* [Exercise requirements] Pictures in the data should be dropped; transcribe exactly the lines from the one that has "Les archéologues découvrent" through the one that has "狗,草,眼睛,动物378635".

* [The data]
- Opening Delimiter -

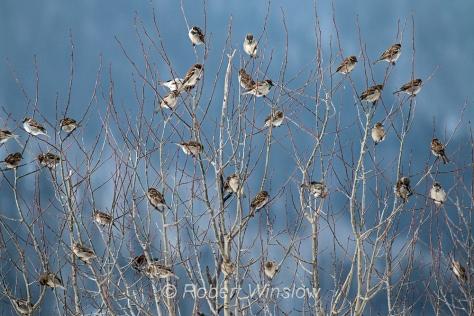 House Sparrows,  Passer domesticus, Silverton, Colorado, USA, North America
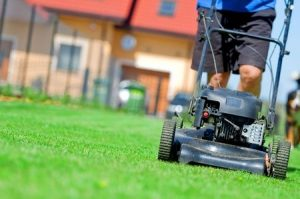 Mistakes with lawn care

- Closing Delimiter -
- Opening Delimiter -

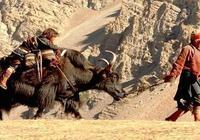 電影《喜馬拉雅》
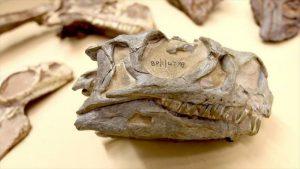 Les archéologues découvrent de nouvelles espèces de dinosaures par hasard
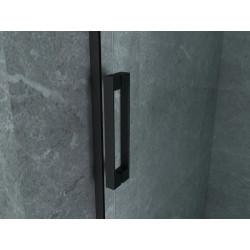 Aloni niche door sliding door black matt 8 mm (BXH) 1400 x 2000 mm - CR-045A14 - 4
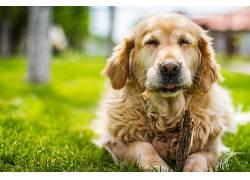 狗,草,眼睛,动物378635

- Closing Delimiter -

* [Expected output]
 Les archéologues découvrent de nouvelles espèces de dinosaures par hasard
 Aloni niche door sliding door black matt 8 mm (BXH) 1400 x 2000 mm - CR-045A14 - 4
 狗,草,眼睛,动物378635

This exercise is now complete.